(GOAL) List each line of the rows below that contains the string "floor". Count a match only when its capitalization is the same.
— Start of DATASET —
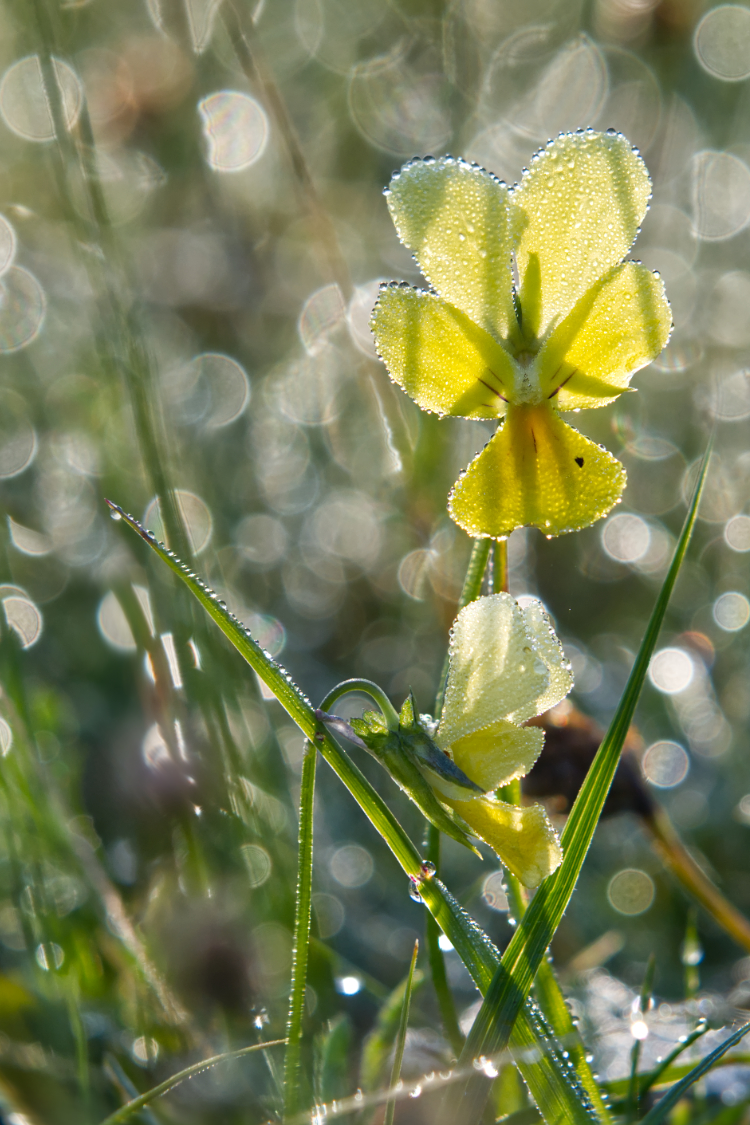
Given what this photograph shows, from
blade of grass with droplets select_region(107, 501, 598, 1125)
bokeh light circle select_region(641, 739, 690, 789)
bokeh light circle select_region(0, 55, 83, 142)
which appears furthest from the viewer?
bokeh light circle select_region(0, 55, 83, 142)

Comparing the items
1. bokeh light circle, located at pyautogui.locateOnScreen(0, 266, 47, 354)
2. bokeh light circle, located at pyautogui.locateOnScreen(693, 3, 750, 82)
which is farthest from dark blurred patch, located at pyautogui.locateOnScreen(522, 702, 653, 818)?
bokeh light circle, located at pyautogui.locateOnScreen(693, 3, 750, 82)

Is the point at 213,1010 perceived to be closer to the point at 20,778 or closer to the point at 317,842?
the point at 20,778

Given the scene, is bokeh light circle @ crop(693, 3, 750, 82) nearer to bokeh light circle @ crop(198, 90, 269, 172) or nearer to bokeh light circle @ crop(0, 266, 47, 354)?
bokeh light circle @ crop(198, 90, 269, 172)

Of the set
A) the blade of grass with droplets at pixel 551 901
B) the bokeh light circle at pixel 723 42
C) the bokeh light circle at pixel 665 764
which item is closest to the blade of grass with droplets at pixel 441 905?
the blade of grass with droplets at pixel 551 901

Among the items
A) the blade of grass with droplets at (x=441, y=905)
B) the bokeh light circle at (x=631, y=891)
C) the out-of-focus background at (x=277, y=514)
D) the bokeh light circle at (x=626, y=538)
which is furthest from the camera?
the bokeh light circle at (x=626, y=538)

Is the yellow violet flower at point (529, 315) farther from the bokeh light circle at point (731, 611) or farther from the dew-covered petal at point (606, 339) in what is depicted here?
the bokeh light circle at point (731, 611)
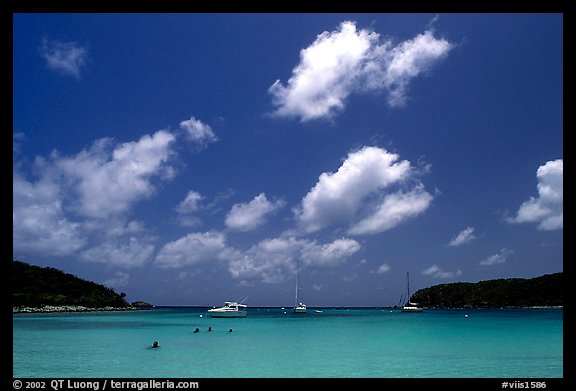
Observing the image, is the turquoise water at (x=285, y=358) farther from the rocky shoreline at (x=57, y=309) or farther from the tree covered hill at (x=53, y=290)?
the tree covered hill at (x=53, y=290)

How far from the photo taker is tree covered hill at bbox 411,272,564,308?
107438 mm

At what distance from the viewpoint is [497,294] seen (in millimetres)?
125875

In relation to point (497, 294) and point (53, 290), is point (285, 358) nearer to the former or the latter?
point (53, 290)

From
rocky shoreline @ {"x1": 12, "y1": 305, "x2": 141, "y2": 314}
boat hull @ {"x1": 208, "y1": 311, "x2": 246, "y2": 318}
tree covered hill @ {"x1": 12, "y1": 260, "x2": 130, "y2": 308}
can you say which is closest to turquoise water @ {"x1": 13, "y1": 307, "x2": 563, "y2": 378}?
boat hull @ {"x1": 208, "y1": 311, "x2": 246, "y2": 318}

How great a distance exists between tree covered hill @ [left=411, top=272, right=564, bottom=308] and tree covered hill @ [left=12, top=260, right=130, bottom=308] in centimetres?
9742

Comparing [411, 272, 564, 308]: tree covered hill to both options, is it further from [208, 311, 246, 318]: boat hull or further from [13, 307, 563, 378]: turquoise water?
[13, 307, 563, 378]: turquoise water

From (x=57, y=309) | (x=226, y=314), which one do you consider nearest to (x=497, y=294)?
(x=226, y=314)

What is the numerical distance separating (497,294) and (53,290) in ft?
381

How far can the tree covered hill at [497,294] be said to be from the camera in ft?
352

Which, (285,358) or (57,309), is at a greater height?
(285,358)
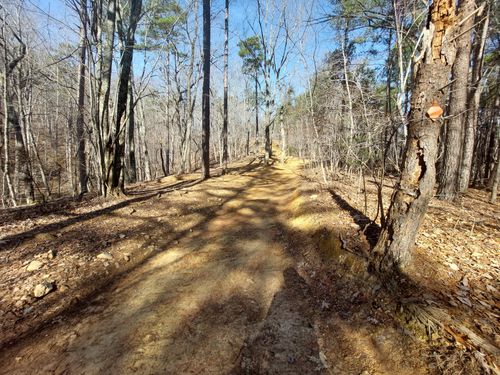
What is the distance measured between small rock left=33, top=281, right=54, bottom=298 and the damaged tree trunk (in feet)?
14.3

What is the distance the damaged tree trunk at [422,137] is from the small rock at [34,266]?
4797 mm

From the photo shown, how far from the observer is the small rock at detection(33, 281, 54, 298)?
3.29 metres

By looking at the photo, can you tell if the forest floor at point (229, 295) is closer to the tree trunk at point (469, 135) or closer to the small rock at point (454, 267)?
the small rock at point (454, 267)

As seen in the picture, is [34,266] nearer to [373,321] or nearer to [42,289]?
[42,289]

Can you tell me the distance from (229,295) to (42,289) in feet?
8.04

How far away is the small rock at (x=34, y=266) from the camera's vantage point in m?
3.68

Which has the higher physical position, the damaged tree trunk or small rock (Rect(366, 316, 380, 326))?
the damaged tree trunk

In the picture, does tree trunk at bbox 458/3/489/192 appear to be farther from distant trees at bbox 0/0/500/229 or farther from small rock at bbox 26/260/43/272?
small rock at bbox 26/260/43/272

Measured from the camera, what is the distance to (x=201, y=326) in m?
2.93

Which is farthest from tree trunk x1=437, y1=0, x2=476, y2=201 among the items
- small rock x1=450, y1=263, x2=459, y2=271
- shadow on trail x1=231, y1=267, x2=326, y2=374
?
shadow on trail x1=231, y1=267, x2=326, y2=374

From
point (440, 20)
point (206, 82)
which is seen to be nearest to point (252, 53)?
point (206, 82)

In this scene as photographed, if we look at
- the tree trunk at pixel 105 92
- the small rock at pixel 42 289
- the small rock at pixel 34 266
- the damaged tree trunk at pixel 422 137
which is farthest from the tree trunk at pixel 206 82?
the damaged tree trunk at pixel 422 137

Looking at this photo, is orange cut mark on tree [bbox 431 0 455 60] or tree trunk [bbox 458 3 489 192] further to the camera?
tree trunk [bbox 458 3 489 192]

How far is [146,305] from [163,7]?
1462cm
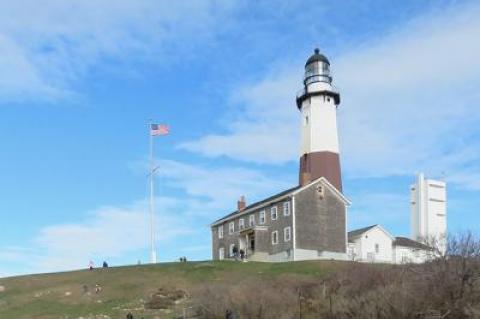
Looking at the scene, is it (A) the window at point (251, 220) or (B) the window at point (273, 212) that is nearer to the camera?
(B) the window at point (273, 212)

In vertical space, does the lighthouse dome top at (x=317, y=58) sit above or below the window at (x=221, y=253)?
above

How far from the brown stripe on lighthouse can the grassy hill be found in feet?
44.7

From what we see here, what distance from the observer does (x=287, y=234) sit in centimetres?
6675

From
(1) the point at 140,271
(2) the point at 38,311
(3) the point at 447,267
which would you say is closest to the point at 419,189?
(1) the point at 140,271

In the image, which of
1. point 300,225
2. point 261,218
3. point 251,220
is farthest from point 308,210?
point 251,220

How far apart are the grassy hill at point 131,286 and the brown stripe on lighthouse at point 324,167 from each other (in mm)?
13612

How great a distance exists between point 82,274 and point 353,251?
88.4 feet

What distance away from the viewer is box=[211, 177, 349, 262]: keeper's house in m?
— End of DATASET —
— Start of DATASET —
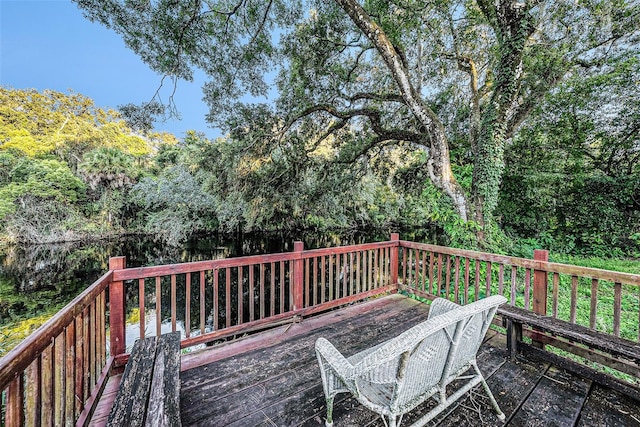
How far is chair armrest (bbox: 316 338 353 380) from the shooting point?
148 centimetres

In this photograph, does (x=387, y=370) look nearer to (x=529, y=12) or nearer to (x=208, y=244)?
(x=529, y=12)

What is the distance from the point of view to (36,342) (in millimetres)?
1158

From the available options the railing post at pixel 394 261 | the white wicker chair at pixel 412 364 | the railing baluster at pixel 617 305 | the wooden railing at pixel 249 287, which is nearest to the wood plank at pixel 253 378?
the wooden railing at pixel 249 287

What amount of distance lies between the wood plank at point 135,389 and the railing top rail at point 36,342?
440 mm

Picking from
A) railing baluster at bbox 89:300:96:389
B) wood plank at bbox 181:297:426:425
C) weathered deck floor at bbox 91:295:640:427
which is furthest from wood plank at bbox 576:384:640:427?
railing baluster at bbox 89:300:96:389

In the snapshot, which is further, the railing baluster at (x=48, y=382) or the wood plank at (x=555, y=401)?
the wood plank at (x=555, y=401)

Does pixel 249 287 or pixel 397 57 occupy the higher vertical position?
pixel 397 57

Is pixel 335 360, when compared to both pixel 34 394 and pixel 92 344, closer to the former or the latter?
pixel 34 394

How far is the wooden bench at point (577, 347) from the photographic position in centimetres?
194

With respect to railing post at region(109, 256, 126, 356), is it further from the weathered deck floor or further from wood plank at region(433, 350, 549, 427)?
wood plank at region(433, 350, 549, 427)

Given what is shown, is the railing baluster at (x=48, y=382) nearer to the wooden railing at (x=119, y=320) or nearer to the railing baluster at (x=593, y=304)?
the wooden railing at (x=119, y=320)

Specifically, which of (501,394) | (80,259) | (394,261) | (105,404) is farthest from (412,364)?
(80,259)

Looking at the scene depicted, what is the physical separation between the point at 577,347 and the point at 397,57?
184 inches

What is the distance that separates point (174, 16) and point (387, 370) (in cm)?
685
— End of DATASET —
(SOLUTION FOR THIS TASK)
By looking at the photo, can you tell if the forest floor at point (229, 295) is closer to the tree trunk at point (469, 135) or closer to the small rock at point (454, 267)?
C) weathered deck floor at bbox 91:295:640:427
With respect to railing post at region(109, 256, 126, 356), is it further from the weathered deck floor or further from wood plank at region(433, 350, 549, 427)?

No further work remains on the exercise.